* TASK BRIEF *
Both the line containing "How far is red" and the last line of the listing are included: write out exactly the lines from one to the other.

⁂

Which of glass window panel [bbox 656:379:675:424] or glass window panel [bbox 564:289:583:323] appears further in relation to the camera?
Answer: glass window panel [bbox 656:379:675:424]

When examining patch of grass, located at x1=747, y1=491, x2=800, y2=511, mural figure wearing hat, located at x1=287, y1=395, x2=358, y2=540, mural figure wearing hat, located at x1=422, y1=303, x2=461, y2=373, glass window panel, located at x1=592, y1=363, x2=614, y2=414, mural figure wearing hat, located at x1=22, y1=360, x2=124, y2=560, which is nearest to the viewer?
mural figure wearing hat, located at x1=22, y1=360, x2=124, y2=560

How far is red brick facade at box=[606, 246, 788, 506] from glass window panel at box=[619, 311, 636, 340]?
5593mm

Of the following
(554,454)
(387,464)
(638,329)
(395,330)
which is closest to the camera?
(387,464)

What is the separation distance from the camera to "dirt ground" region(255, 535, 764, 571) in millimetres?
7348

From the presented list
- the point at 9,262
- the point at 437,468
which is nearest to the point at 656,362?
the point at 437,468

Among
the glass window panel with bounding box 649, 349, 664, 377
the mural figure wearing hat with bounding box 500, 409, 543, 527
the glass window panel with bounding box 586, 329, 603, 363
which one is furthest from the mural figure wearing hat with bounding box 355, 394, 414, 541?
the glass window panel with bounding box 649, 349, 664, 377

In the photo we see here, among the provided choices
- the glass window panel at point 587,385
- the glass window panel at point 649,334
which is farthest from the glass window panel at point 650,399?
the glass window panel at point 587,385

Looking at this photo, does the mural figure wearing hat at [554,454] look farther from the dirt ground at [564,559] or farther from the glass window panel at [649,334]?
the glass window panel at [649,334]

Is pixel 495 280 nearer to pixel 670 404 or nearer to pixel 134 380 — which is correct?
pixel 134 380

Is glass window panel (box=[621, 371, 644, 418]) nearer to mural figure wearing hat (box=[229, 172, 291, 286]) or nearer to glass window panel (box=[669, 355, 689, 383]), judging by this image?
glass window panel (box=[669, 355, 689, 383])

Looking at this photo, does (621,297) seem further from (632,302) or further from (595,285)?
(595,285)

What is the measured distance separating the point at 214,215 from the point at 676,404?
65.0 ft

⁂

* OUTPUT BELOW *
How far is red brick facade at box=[606, 246, 788, 506] from glass window panel at box=[619, 311, 636, 340]?
5593mm

Of the following
(554,454)
(387,464)
(638,329)
(395,330)
which is closest to the camera?
(387,464)

What is the separation distance from the camera to "dirt ground" region(255, 535, 764, 571) in millimetres?
7348

From the presented list
- the point at 9,262
- the point at 437,468
which is nearest to the point at 656,362?
the point at 437,468

Among
the glass window panel with bounding box 649, 349, 664, 377
the mural figure wearing hat with bounding box 500, 409, 543, 527
the glass window panel with bounding box 586, 329, 603, 363
which one is furthest from the mural figure wearing hat with bounding box 355, 394, 414, 541?
the glass window panel with bounding box 649, 349, 664, 377

In the photo we see here, among the provided choices
- the glass window panel at point 587,385
- the glass window panel at point 649,334
which is farthest from the glass window panel at point 650,399?
the glass window panel at point 587,385

Looking at this photo, does the mural figure wearing hat at [554,454] look farther from the dirt ground at [564,559] or farther from the glass window panel at [649,334]?
the glass window panel at [649,334]

Is pixel 495 280 nearer to pixel 670 404 or nearer to pixel 134 380 — which is correct?
pixel 134 380

Is glass window panel (box=[621, 371, 644, 418]) nearer to mural figure wearing hat (box=[229, 172, 291, 286]) or nearer to glass window panel (box=[669, 355, 689, 383]), judging by this image?
glass window panel (box=[669, 355, 689, 383])

Looking at this photo, does (621,297) seem further from (632,302) or further from (595,285)?
(595,285)

What is the measured distance separating the point at 214,215 from the point at 676,404?
65.0 ft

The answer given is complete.